STATED TASK = Gather each line from the records below that contains the string "tree", treating uppercase and lowercase letters as distinct.

INFORMATION PROVIDED =
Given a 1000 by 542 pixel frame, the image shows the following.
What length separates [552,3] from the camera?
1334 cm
--
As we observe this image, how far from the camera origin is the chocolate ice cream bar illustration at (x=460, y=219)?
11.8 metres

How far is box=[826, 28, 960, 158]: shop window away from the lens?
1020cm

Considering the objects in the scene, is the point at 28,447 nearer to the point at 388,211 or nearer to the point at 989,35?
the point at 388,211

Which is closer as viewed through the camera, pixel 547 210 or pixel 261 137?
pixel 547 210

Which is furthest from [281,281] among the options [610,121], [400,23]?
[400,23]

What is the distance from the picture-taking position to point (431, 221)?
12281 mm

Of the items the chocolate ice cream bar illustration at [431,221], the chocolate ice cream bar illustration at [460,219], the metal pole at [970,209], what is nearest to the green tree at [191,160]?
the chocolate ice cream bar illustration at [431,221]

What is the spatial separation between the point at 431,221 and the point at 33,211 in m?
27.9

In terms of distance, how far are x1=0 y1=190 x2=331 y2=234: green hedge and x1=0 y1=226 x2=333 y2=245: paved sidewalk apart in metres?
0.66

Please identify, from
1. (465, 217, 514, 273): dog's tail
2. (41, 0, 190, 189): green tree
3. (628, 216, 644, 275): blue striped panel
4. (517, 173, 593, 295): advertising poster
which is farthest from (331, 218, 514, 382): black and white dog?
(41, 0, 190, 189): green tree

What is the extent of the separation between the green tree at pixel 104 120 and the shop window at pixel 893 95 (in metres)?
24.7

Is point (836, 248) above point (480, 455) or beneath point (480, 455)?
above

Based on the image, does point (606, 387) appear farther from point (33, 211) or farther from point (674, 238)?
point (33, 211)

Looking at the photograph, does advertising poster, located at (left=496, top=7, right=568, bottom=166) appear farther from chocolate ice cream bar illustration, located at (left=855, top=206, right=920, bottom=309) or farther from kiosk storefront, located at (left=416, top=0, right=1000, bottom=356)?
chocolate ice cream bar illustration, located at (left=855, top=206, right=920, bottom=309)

REPLY TO THE EXERCISE =
Of the items the chocolate ice cream bar illustration at [431,221], the chocolate ice cream bar illustration at [460,219], the metal pole at [970,209], what is nearest to the green tree at [191,160]?
2. (41, 0, 190, 189): green tree
(41, 0, 190, 189): green tree
What is the extent of the separation between the green tree at pixel 104 120 and the shop window at pixel 893 95 (in metres)?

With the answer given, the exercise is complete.